Ce n’est pas la seule initiative qui rassemble ces deux mondes. Artefact, société de conseil en intelligence artificielle et en data, s’allie au groupe de cinéma mk2 pour lancer l’Artefact AI Film Festival. L’objectif : mettre l’honneur les films réalisés grâce à des outils d’IA générative. Ce festival s’accompagne d’un concours, ouvert à tous, pour récompenser des courts métrages fabriqués avec de l’IA. Jean-Pierre Jeunet, qui a notamment réalisé Le fabuleux destin d’Amélie Poulain, préside le jury. «Le destin du cinéma est intimement lié à l’innovation technologique, et l’intelligence artificielle est un nouvel outil révolutionnaire», commente Elisha Karmitz, directeur général du groupe mk2. «L’IA, ce n’est pas l’amélioration du système de création du cinéma et des séries. C’est la création d’une nouvelle industrie !», déclare de son côté David Defendi. 

Des innovations de plus en plus proches de nous 

«Aujourd’hui, le public américain a du mal avec les films étrangers, que ce soit avec des sous-titres ou doublés.

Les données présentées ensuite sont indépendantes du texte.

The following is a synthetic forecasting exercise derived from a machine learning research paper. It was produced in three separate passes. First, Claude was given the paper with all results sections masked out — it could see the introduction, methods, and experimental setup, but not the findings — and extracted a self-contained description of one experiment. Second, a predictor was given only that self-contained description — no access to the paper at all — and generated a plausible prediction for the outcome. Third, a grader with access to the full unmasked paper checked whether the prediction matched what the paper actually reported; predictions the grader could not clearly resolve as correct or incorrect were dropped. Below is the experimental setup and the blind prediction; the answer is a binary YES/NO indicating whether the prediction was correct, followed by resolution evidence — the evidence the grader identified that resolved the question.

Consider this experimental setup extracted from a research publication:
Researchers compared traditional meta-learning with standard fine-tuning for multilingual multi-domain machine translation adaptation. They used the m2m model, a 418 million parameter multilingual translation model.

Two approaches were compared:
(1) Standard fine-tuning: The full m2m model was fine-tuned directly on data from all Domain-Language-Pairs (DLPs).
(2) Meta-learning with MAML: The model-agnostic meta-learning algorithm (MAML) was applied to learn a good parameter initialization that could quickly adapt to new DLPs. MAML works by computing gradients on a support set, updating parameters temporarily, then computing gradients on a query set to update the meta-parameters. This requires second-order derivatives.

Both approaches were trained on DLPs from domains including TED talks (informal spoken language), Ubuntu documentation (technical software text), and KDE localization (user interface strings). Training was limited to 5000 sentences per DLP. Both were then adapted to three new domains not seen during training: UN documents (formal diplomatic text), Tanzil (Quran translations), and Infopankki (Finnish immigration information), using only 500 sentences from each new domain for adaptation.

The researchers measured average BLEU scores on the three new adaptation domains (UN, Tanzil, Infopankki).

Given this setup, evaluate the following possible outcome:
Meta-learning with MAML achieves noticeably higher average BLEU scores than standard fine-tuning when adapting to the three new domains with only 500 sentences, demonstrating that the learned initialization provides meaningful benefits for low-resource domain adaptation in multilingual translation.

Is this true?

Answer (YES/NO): NO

En tant que producteur, j’ai vu une solution d’intelligence artificielle de synchronisation labiale. Les comédiens qui ont tourné en français, tout d’un coup parlent anglais avec les lèvres qui bougent comme si on avait tourné en anglais ! C’est dingue», raconte Eric Nebot, producteur et chef d’entreprise basé aux États-Unis. Là, l’IA permet au spectateur de s’immerger encore plus dans le film et supprime la distance qui s’installe aujourd’hui avec le doublage. Producteur et fondateur de Hill Valley, Eric Nebot fait du placement de produit, majoritairement avec des marques de luxe, dans des films et séries, depuis plus de dix ans. Son métier évolue avec l’irruption de la tech et du retail dès la conception des films et séries. 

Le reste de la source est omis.